Not only do you have to write a script that will monitor the log file and extract the provided strings or codes from it, you also need to spend ample amount of time studying the log file itself. This is a step you can’t do without. It is only after manually observing a log file and learning to predict its behavior that a good programmer can write the proper monitoring check for it.
When planning to monitor log files effectively, it is imperative you suspend the notion of using the UNIX tail command as your primary method of monitoring.
Why? Because, say for instance you were to write a script that tails the last 5000 lines of a log every 5 minutes. How do you know if the error you’re looking for didn’t occur slightly past the 5000 lines? During the 5 minute interval that your script is waiting to run again, how do you know if more than 5000 lines might have been written to the log file? You don’t.
In other words, the UNIX tail command will do only exactly what you tell it to do… no more, no less.

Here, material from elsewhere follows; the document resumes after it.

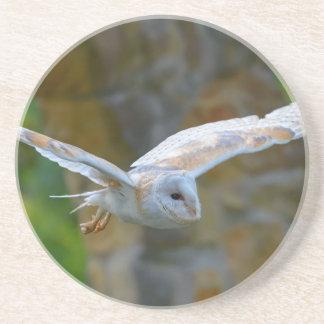 Porta-copos Vôo da coruja de celeiro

Which then opens the room for missing critical errors.
But if you don’t use the UNIX tail command to monitor a log, what then are you to do?
As long as each line of the log you want to monitor has a date and time on it, there is a much better way to efficiently and accurately monitor it.

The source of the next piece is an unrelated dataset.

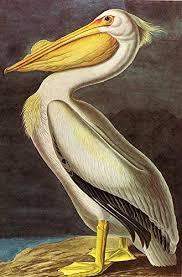 Amazon Com Pelican John James Audubon Wall Decal Peel Stick Removable 12 X 8 Home Kitchen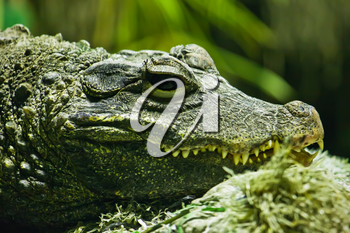 Beautiful closeup photo of big green crocodile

You can make your job as the UNIX monitoring specialist, or a UNIX administrator a heck of a lot easier by writing a robotic log scanner script. And when I say “robotic”, I mean designing an automated program that will think like a human and have a useful versatility.
What do I mean?
Rather than having to script your log monitoring command after a line similar to the following:
tail -5000 /var/prod/sales.log | grep -I disconnected
Why not write a program that monitors the log, based on a time frame?
Instead of using the aforementioned primitive method of tailing logs, a robotic program like the one in the examples below can actually cut your amount of tedious work from 100% down to about 0.5%.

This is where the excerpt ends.